▶ SOURCE DOCUMENT:
* Start *

# [SOLVED] The procedure entry point ...



## Poyol (Nov 4, 2009)

*OS*: Win2000 (SP4)
*Office*: 2000
*Outlook*: 2003 (with 2007 compat pack)

*Problem*:
When opening Outlook I get an error message (see below)
"The procedure entry point _resetstkoflw could not be located in the dynamic link library msvcrt.dll."

*Fixes tried*:
1) Replaced .dll with known good dll.
2) Detect and repair on Outlook.
3) New profile on Outlook.
4) Zapped a few registry hives and tried a repair.
5) Shouted at the machine and told it to do what it's told.

I'm at a loss - can anyone help?

Poyol


----------



## AlbertMC2 (Jul 15, 2010)

*Re: The procedure entry point ...*

Hi

Have you tried to install Office 2003 SP3


----------



## Poyol (Nov 4, 2009)

* End *

▶ INSTRUCTIONS:
- 1) In the Outlook error thread, which dynamic link library does the error message name?
- 2) Carry on writing the Outlook error thread from the point where it stops.
The rows after the Outlook error thread are not needed.

▶ EXTRACTED INFORMATION:
* Start *

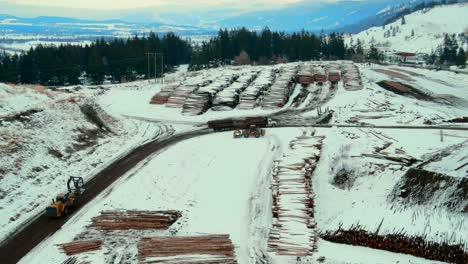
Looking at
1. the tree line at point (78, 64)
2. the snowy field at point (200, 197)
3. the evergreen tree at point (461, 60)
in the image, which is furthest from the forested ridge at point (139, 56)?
the snowy field at point (200, 197)

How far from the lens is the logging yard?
20.9 metres

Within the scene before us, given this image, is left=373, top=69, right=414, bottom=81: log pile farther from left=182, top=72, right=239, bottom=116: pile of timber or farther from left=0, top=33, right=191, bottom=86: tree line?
left=0, top=33, right=191, bottom=86: tree line

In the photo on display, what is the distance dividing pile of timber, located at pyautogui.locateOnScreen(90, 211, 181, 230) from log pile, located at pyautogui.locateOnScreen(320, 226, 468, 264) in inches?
327

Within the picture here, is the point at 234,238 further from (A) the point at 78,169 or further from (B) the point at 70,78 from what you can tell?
(B) the point at 70,78

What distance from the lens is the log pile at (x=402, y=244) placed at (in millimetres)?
19672

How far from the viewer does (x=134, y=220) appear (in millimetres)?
24172

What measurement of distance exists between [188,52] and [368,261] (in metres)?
110

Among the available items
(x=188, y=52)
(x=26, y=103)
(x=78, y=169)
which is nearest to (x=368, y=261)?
(x=78, y=169)

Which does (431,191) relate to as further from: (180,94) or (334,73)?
(334,73)

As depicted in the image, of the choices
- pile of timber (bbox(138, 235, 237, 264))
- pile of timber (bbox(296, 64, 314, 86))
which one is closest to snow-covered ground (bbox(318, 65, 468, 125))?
pile of timber (bbox(296, 64, 314, 86))

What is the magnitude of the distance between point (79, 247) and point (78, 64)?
7618 cm

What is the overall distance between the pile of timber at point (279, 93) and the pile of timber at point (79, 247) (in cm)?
3694

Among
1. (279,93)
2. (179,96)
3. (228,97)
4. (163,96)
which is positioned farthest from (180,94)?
(279,93)

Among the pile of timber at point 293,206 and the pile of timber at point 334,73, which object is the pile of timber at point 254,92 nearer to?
the pile of timber at point 334,73
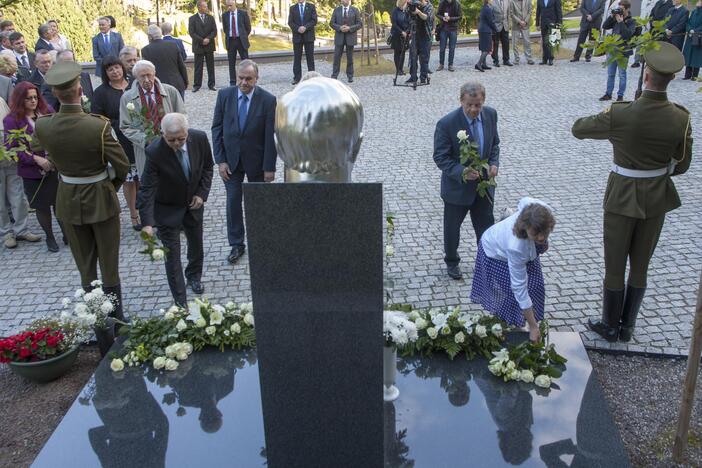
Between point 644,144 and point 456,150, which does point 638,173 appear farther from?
point 456,150

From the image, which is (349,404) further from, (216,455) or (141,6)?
(141,6)

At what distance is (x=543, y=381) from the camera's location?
4570 mm

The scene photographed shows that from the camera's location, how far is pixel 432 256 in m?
7.15

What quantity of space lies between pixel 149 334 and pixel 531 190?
569cm

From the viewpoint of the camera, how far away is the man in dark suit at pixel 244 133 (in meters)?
6.81

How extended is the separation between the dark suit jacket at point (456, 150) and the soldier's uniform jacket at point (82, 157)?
9.46ft

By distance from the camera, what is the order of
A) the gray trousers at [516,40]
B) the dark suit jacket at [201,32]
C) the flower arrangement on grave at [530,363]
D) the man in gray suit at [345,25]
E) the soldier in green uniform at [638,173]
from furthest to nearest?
the gray trousers at [516,40], the man in gray suit at [345,25], the dark suit jacket at [201,32], the soldier in green uniform at [638,173], the flower arrangement on grave at [530,363]

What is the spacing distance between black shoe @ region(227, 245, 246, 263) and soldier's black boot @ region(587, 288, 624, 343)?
148 inches

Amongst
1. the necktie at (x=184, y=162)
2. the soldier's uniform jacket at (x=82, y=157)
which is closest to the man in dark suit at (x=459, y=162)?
the necktie at (x=184, y=162)

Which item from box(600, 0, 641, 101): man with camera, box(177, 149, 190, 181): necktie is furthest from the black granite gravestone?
box(600, 0, 641, 101): man with camera

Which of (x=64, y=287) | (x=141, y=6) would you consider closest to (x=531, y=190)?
(x=64, y=287)

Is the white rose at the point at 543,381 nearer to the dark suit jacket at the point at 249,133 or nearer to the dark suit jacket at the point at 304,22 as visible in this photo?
the dark suit jacket at the point at 249,133

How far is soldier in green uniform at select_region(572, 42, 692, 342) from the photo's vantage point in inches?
193

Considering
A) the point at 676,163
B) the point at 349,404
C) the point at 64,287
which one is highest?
the point at 676,163
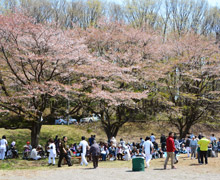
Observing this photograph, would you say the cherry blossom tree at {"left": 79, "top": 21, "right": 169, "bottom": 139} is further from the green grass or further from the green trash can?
the green trash can

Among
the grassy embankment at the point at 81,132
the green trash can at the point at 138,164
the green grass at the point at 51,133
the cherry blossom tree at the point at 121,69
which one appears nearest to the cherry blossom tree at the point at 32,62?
the cherry blossom tree at the point at 121,69

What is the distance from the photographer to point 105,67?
2120cm

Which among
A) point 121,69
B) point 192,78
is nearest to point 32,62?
point 121,69

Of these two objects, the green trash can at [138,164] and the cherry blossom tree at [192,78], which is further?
the cherry blossom tree at [192,78]

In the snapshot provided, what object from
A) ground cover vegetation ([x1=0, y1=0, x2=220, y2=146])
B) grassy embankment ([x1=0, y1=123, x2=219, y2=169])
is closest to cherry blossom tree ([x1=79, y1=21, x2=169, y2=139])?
ground cover vegetation ([x1=0, y1=0, x2=220, y2=146])

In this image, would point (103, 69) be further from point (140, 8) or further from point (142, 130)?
point (140, 8)

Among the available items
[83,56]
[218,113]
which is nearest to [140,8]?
[218,113]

* End *

▶ ANSWERS GIVEN:
- 1) msvcrt.dll

- 2)
*Re: The procedure entry point ...*

Hi Albert,

Thanks for your prompt reply.
I fixed this problem via the following method.
Hopefully this'll help people if they ever get the same error.

*Steps*

*1.* Uninstall Microsoft Outlook 2003 using Revo Uninstaller.
*2.* Restarted the machine.
*3.* Reinstalled Microsoft Outlook 2003 and installed all Service Packs for it.

This then fixed the problem.

Why there was no stack overflow protection in that DLL though is anyone's' guess!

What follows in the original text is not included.